• [Written request]: Will you write out every line of the records below word for word, with the pictures left out?

☆ ☆ ☆ ☆ ☆ ☆ ☆

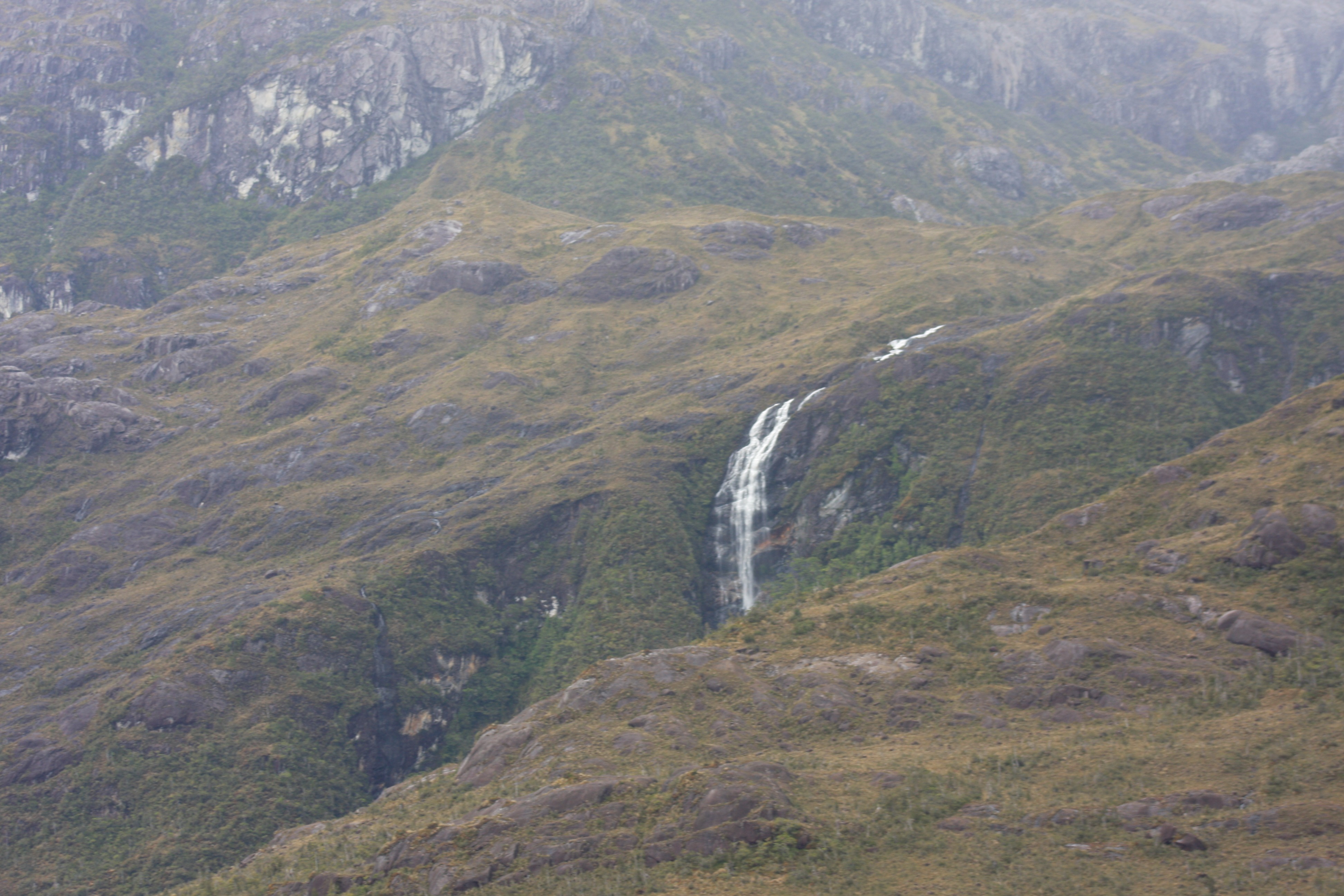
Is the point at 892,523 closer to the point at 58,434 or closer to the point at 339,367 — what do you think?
the point at 339,367

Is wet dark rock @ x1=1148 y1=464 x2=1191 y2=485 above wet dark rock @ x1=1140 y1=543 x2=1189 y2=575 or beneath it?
above

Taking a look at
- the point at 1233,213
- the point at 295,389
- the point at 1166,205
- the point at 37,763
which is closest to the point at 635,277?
the point at 295,389

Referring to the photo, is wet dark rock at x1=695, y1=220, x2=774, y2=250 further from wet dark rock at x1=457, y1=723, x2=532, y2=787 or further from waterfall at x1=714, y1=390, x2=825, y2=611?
wet dark rock at x1=457, y1=723, x2=532, y2=787

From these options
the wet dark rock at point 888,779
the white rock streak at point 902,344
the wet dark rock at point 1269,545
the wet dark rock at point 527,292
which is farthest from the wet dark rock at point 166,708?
the wet dark rock at point 527,292

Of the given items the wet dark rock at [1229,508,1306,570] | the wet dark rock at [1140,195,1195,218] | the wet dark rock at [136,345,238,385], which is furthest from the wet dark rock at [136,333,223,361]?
the wet dark rock at [1140,195,1195,218]

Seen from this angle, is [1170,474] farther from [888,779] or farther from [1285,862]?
[1285,862]

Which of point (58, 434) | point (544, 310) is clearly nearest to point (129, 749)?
point (58, 434)

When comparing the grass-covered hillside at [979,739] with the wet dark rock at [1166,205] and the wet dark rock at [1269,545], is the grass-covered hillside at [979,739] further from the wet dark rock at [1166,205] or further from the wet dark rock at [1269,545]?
the wet dark rock at [1166,205]

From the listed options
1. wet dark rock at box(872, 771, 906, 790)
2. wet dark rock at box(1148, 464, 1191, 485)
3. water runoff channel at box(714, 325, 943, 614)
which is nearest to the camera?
wet dark rock at box(872, 771, 906, 790)
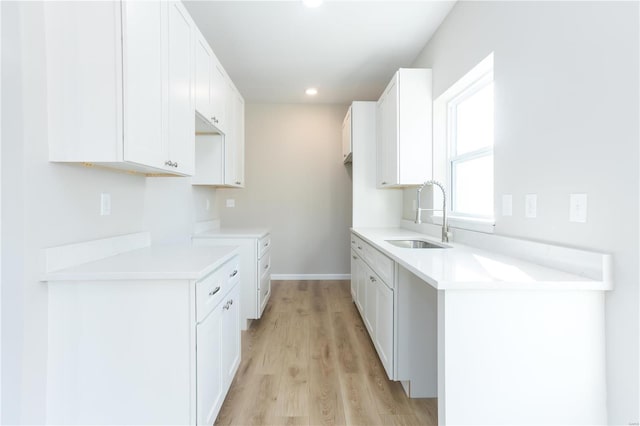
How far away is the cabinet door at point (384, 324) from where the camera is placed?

☆ ☆ ☆ ☆ ☆ ☆ ☆

• [Complete output]:
Is the point at 892,523 closer to the point at 58,434 or closer to the point at 339,367 — what do you think?
the point at 339,367

Is wet dark rock @ x1=1148 y1=464 x2=1191 y2=485 above wet dark rock @ x1=1140 y1=543 x2=1189 y2=575 or beneath it?
above

Taking a look at
- the point at 1233,213
- the point at 295,389
- the point at 1166,205
- the point at 37,763
which is closest to the point at 635,277?
the point at 295,389

Referring to the photo, is wet dark rock at x1=695, y1=220, x2=774, y2=250 further from wet dark rock at x1=457, y1=723, x2=532, y2=787 or further from waterfall at x1=714, y1=390, x2=825, y2=611?
wet dark rock at x1=457, y1=723, x2=532, y2=787

From these options
the wet dark rock at point 888,779
the white rock streak at point 902,344
the wet dark rock at point 1269,545
the wet dark rock at point 527,292
which is farthest from the wet dark rock at point 166,708?
the wet dark rock at point 527,292

Of the given items the wet dark rock at [1229,508,1306,570] | the wet dark rock at [1140,195,1195,218] | the wet dark rock at [136,345,238,385], which is furthest from the wet dark rock at [136,333,223,361]?
the wet dark rock at [1140,195,1195,218]

Seen from this angle, is [1170,474] farther from [888,779] or farther from [1285,862]?
[1285,862]

Which of point (58, 434) | point (544, 310) is clearly nearest to point (129, 749)?
point (58, 434)

When comparing the grass-covered hillside at [979,739] with the wet dark rock at [1166,205] and the wet dark rock at [1269,545], is the grass-covered hillside at [979,739] further from the wet dark rock at [1166,205] or further from the wet dark rock at [1269,545]?
the wet dark rock at [1166,205]

From the listed options
1. wet dark rock at box(872, 771, 906, 790)
2. wet dark rock at box(1148, 464, 1191, 485)
3. water runoff channel at box(714, 325, 943, 614)
which is nearest to the camera?
wet dark rock at box(872, 771, 906, 790)
How far away is the cabinet door at point (384, 324) from where the camera is placed?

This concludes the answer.